◆ **Text passage**
----

Service shops in our industry are facing stiffer and stiffer competition. As the current state of the economy bangs you around, it seems like every third Wednesday some new shop pops up in your area cutting into your customer base and making your business work just that much harder to maintain, let alone expand. Many of these new businesses don’t last very long, but while they are operating, they soak up a little of your customer base. Even if it’s only one or two potential new customers that get scooped up by the new guys, that’s one or two less for your business.
Who You Are
The one thing your shop has that the new guys don’t is name recognition, or at least we hope so. The other is word of mouth from your existing customers. If you have developed your business well, you have those certain customers who, when they have a problem, simply call you. They don’t shop, they don’t ask for referrals from neighbors, they just call you. If one of their friends or neighbors needs a plumber or HVAC contractor, they refer you. Those are the customers who can make being in our business worthwhile.
It’s a simple equation, really. The customer was in need of service, they called you, you came—on time, well presented—did a good, or excellent, job with the repair and charged them a reasonable fee. Or maybe, as often happens, the problem was so easy to fix (tighten a packing nut or some other innocuous repair) that you didn’t even charge them. Maybe it was because you were already in the area, or maybe it was because you were feeling magnanimous. In either case, that simple act of good will got you a customer for as long as you wanted them.
Standing Out in the Crowd
In this column, I often comment on the internet and how business, or being in business, has changed. The ease with which people can now shop for everything is amazing. I’m not telling you anything that you don’t already know. Trying to get the attention of prospective customers via the web can be an exercise in futility of you don’t approach it in the right way. Your shop needs to stand out from the crowd. If not in a big way then in a special way.
One way you can do that is to offer something that few, if any, of your competitors does. I’m not talking about coupons or two-for-one specials, or anything like that. I’m talking about offering added value to your customers. A value perceived is a value achieved in the minds of most people.
The Biggest Asset
What is the biggest asset most, if not all, of your customers have? The answer is, their home. Many people do not look at their homes that way, which is where changing their perspective comes in. In fact, most people do not look at their biggest asset as anything more than the place they live.

----

◆ **Collected material**
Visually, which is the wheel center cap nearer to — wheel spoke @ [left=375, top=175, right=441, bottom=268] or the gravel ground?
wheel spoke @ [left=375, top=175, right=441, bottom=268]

----

◆ **Aim of the task**
According to the passage on service shop competition, what is the biggest asset most customers have?

◆ **Task result**
Their home.